Escrevi uma protagonista neurodivergente sem saber.
- Keyla Fernandes

- 27 de fev.
- 2 min de leitura
Astéria, a protagonista do meu livro O Querubim de Três Faces, tem características de uma pessoa neurodivergente.

Quando comecei a escrever o livro, ainda não sabia que eu tinha TDAH e achava que era só ansiedade.
Para trazer mais verossimilhança para a minha história e também por causa da construção da personagem, achei necessário que ela tivesse experiências específicas, baseadas nas minhas próprias, que demonstrassem alguns desconfortos com coisas corriqueiras, como desatenção em momentos de diversão, sobrecarga sensorial e a sensação de sempre se sentir deslocada. Tudo isso é parte importante de quem ela é e de quem ela vai se tornar.
De qualquer forma, Astéria tem características muito parecidas com as minhas, ou seja, de uma pessoa com TDAH. E, embora eu não soubesse na época, usei a escrita como uma forma de expressar também os meus desconfortos e colocar para fora a sensação de inadequação.
Então, um pouco antes de eu finalizar o livro, veio o diagnóstico de TDAH e altas habilidades. E tudo fez sentido.

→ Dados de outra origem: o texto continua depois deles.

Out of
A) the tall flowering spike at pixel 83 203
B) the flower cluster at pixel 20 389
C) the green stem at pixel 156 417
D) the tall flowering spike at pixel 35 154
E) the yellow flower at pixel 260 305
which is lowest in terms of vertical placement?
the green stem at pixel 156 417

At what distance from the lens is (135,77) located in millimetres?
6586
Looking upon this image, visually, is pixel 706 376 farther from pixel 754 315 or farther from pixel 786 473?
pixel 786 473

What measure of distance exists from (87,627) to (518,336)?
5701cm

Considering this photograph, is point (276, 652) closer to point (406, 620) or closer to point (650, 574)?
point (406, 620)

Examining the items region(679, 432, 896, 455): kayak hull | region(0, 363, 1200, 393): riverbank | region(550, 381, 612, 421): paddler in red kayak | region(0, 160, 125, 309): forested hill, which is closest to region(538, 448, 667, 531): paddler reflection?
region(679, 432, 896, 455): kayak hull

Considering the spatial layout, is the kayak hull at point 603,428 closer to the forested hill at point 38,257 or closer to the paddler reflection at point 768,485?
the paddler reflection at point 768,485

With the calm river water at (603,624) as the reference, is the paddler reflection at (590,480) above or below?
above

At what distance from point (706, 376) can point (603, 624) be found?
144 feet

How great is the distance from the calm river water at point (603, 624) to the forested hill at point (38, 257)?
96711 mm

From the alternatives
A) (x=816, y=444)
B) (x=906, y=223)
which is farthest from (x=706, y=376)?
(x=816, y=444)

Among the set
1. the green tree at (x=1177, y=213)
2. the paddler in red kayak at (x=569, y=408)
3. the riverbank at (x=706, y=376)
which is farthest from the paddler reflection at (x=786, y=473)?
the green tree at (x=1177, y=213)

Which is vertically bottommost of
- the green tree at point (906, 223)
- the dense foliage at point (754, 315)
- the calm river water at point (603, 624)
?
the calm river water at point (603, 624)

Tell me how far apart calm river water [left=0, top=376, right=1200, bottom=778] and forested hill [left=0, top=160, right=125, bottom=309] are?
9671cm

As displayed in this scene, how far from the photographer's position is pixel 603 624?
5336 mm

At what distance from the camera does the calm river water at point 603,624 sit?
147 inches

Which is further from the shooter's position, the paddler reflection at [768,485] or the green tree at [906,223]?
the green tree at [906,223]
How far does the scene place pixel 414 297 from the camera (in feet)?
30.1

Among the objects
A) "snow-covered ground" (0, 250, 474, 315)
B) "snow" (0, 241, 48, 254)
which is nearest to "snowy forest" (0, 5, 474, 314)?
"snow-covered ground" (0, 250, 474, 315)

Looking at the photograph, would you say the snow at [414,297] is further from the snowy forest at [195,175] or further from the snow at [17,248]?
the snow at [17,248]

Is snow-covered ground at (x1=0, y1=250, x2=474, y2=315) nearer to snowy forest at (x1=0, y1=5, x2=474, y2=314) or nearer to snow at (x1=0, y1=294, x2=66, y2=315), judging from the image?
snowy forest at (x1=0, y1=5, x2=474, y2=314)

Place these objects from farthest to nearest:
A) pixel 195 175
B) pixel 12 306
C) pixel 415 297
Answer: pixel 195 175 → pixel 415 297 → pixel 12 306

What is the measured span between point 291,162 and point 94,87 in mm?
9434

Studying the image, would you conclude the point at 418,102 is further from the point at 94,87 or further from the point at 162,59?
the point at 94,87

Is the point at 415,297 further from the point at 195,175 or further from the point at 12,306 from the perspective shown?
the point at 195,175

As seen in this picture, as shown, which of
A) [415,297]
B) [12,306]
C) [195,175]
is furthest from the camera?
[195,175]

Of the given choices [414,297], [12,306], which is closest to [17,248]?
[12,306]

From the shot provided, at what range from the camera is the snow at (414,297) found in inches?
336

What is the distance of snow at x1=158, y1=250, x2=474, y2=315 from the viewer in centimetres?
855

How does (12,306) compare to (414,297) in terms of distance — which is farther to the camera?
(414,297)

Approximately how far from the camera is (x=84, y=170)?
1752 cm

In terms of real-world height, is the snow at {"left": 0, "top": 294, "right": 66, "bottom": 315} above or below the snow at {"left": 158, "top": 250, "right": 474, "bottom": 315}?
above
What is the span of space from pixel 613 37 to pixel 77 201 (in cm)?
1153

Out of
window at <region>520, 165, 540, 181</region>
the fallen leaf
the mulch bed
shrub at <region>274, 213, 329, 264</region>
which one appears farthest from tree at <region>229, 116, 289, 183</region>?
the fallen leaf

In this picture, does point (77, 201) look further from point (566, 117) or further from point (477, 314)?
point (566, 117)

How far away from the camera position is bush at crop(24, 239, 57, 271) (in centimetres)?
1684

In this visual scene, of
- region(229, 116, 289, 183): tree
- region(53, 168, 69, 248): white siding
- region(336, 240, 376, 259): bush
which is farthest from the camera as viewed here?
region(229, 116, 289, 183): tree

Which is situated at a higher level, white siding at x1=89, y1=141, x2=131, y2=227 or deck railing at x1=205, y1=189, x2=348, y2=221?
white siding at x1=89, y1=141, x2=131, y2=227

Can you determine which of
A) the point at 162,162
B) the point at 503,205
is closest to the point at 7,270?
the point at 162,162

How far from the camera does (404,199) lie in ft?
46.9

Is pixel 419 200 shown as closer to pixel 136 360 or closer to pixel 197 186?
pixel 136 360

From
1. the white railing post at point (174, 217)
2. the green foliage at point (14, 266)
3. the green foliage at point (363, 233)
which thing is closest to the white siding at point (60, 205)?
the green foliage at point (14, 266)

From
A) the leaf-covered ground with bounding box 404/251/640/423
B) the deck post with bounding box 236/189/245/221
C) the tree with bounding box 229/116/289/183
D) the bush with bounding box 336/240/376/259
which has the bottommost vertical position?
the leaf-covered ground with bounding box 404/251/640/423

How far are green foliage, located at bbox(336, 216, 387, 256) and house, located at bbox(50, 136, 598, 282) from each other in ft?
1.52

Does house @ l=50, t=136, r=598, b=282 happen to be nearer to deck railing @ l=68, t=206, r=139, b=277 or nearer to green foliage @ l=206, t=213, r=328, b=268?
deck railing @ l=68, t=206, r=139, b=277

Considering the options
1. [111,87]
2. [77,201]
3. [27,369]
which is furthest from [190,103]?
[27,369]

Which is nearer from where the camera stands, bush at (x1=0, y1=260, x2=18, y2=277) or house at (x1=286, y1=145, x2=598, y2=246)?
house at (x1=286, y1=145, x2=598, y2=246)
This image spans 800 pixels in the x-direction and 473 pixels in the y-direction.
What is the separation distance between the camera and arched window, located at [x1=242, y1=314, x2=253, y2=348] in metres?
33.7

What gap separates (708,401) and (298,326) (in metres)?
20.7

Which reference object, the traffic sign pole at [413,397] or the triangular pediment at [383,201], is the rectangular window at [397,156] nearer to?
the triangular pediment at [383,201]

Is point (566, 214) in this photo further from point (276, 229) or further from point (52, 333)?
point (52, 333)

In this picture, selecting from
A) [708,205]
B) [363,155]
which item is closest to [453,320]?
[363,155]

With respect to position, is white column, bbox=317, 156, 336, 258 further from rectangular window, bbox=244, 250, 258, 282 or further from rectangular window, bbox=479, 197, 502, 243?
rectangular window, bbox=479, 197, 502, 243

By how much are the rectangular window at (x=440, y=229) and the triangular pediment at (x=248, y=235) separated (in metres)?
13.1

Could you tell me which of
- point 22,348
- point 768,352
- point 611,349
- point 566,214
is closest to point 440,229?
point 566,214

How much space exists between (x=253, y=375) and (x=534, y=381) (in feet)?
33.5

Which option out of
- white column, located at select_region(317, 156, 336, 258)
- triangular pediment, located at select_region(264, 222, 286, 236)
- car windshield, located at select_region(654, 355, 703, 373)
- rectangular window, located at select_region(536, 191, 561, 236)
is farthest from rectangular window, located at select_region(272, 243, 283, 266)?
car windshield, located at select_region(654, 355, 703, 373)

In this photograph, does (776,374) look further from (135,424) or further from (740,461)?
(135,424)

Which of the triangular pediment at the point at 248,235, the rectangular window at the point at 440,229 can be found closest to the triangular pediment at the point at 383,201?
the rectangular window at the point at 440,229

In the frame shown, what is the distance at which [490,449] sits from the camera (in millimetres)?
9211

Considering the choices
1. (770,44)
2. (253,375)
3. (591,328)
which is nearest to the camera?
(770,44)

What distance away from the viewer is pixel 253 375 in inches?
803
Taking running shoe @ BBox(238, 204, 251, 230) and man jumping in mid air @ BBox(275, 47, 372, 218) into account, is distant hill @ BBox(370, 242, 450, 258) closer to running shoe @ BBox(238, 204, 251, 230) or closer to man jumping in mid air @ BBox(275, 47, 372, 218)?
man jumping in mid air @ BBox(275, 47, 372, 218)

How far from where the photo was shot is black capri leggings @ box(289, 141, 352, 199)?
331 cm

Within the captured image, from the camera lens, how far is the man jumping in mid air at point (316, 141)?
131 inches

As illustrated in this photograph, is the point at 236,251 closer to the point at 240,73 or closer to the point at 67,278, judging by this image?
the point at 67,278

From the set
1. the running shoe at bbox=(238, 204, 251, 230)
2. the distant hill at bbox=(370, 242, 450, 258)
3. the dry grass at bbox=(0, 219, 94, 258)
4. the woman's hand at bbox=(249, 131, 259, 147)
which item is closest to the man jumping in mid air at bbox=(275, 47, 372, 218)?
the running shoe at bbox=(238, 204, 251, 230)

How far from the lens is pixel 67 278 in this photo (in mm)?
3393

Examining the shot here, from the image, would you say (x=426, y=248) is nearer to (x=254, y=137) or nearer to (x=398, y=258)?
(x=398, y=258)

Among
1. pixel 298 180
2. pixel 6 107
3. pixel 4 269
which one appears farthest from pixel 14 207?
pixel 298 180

No livro, Astéria tem essas características (e mais algumas que nunca experienciei) desde a infância, mas não deixei explícito qual era o diagnóstico dela. Os sintomas se agravam após um evento traumático durante sua adolescência. No entanto, ela se submete ao tratamento necessário e consegue ter uma boa qualidade de vida, até janeiro de 2016, que é quando o mundo começa a acabar. E daqui para frente, só lendo o livro para saber.
Mas a questão é: escrever sempre foi uma forma de lidar com os incômodos gerados por anos convivendo com sintomas que me faziam sentir burra, deslocada, estranha, preguiçosa e várias outras coisas. Sintomas que me prejudicaram na faculdade, no trabalho, nas minhas relações pessoais, especialmente com a minha família. Incômodos com os quais eu só conseguia lidar no papel, com palavras.

Assim surgiu a Astéria e, mesmo não deixando claro que ela é uam pessoa neurodivergente, nem ter usado isso como parte da divulgação, pessoas neurodivergentes que leram o livro identificaram essas características e se viram um pouco nela.
E isso me deixou muito feliz.
Quando você passa a maior parte da vida se sentindo um peixe bem fora d’água e então se identifica com um personagem de um livro, um filme, uma série ou até mesmo a letra de uma música, a sensação é de, de repente, não se ver mais sozinho na multidão. É saber que, em algum lugar, ao menos uma pessoa entende o que você sente. E este texto meio que virou uma continuação do anterior.
Enfim.
Eu me encontrei na escrita e espero ajudar outras pessoas a se encontrarem também.